Masks: A reflection of the season
The controversy over face masks is just another one of the unexpected cultural phenomena that the COVID-19 pandemic has brought the United States. To me, wearing a mask is a no-brainer when you look at the science. In fact, a Yale study conducted in July showed that countries that adopted early mask usage (less than 30 days from the onset of an outbreak) experienced a lower per-capita mortality rate than countries that did not.
Personally, I don’t mind wearing protective face masks. It seems like one of the smallest steps we can take to slow the spread of COVID-19. I now own cloth masks in a myriad of colors and styles, and have a whole drawer dedicated to them. At this point in the pandemic, it seems strange to go outside without one, like going out on a snowy day without wearing gloves. And speaking of snowy days, we are in the midst of a season that inspires us to give and to spread more benevolent things like peace, kindness, and good will. Wearing a mask feels like another gift we can offer to our love ones and communities.

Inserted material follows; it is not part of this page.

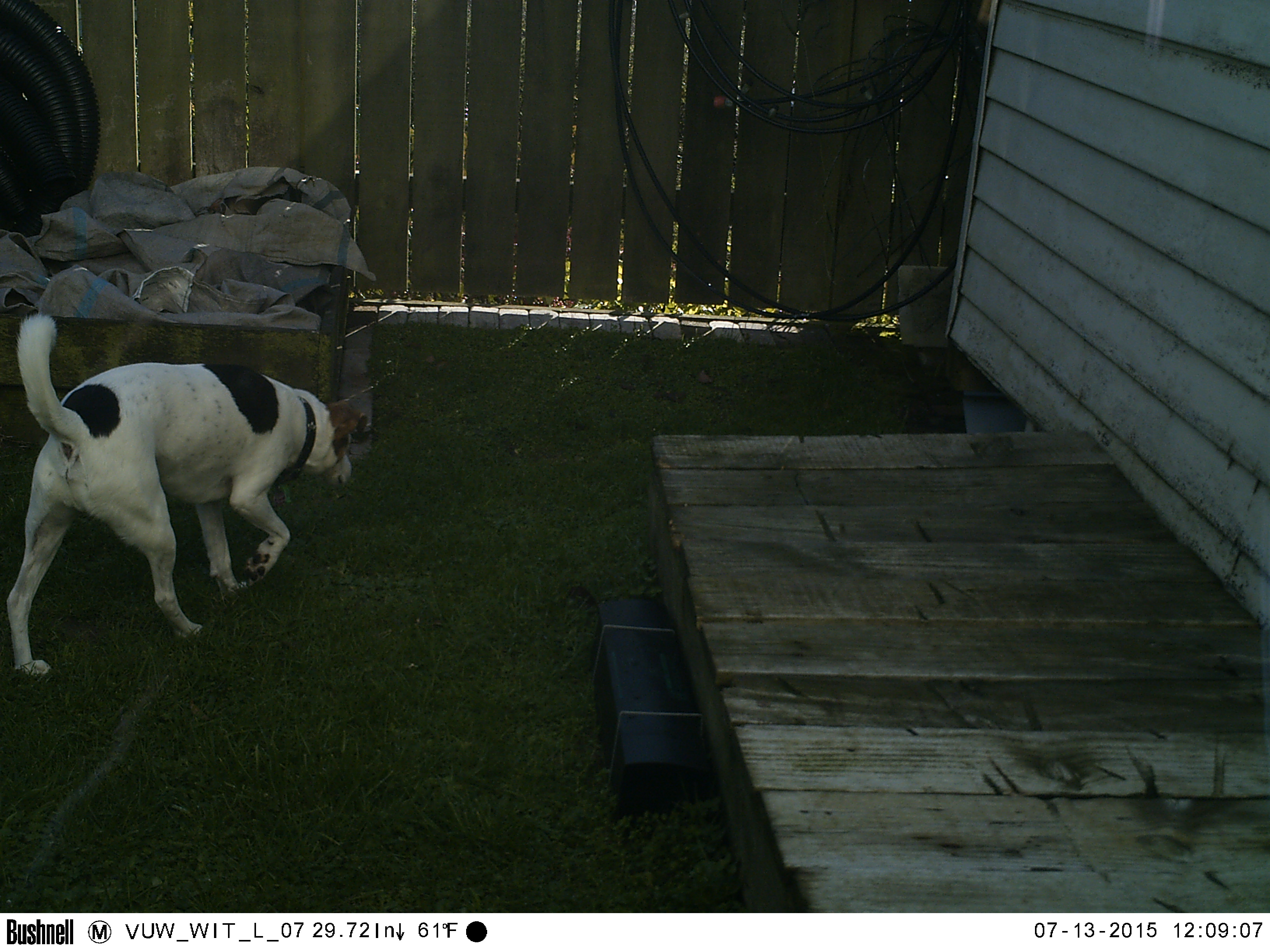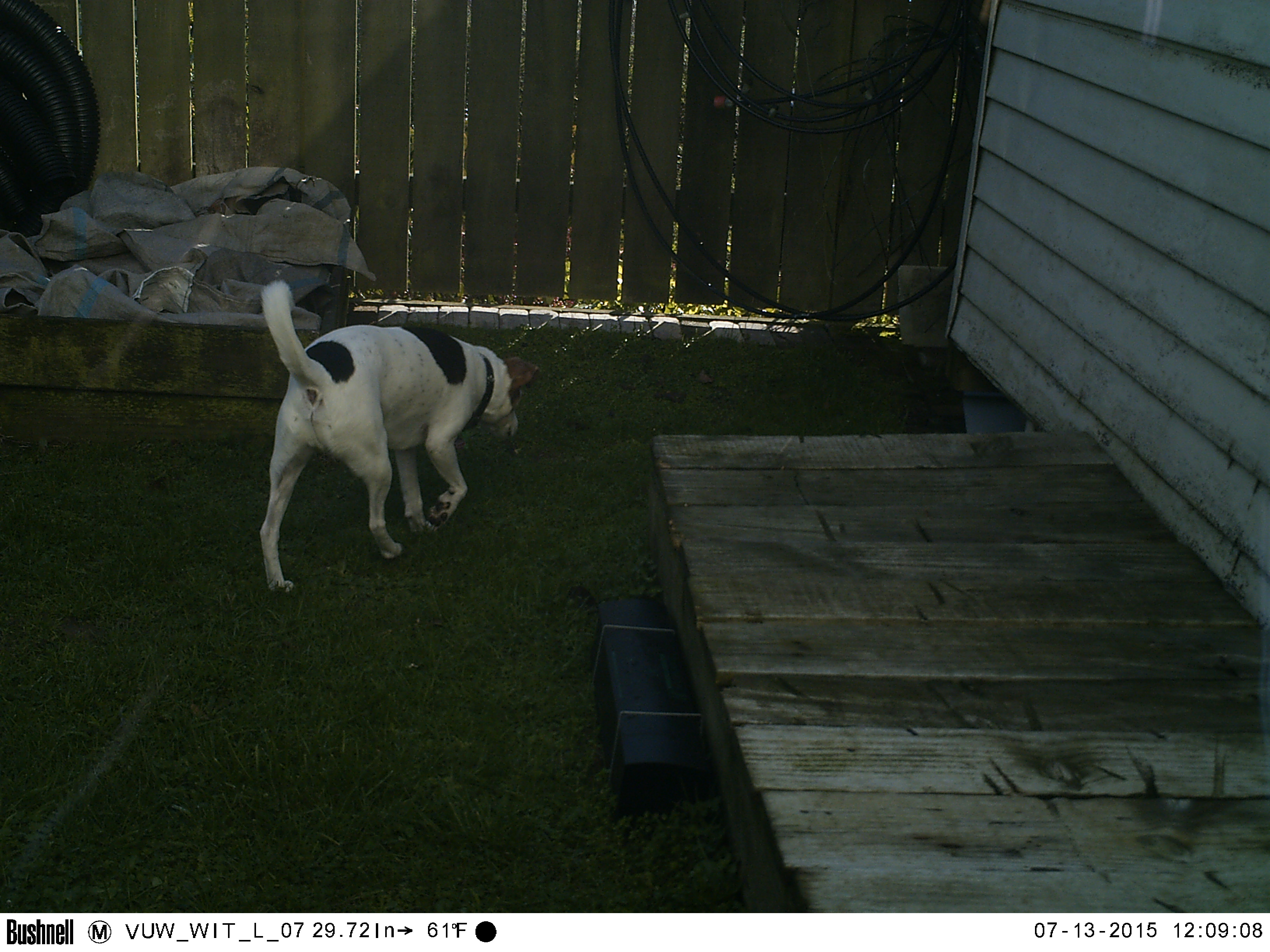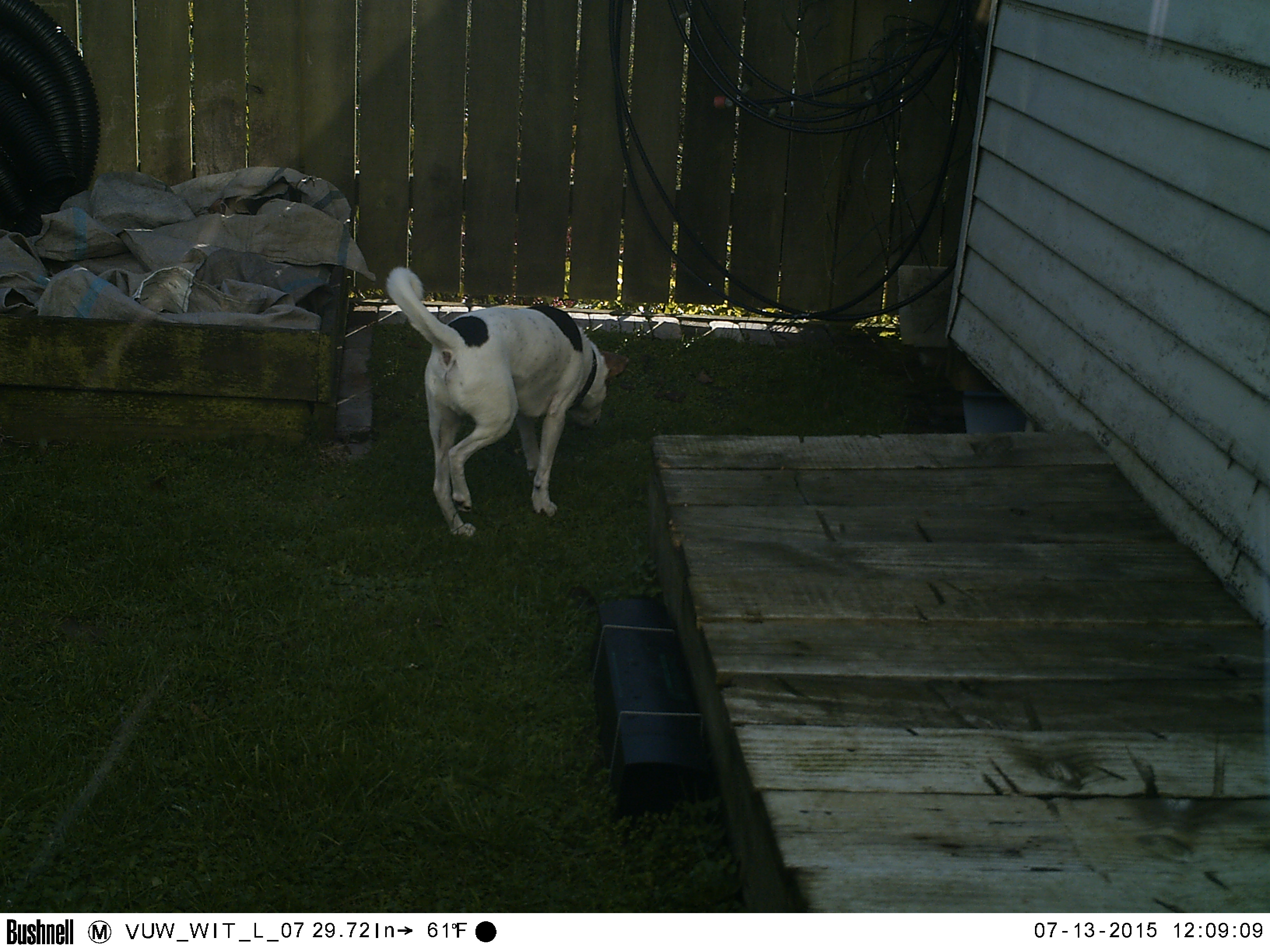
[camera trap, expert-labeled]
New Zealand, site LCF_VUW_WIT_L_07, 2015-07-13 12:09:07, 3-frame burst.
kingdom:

I’ve often found myself asking the question: Once the pandemic ends, will we still wear face masks? After 8 months of regular mask-wearing, it’s hard to imagine giving up the practice. Because even if COVID-19 is checked, do we want to continue exposing ourselves and our coworkers to the most common colds and viruses, not to mention more fatal viruses like meningitis and influenza? I already felt guilty about passing on even a mild cold, so I could see myself adopting a mask-wearing routine during flu season or when I feel a cold coming on.
As we prepare for the new year and try, even in small ways, to make the most of the holiday season, I sincerely hope that mask-wearing has and will continue to help foster a kinder, gentler public health-wise culture where we take better care of ourselves and those around us. I know it has for me.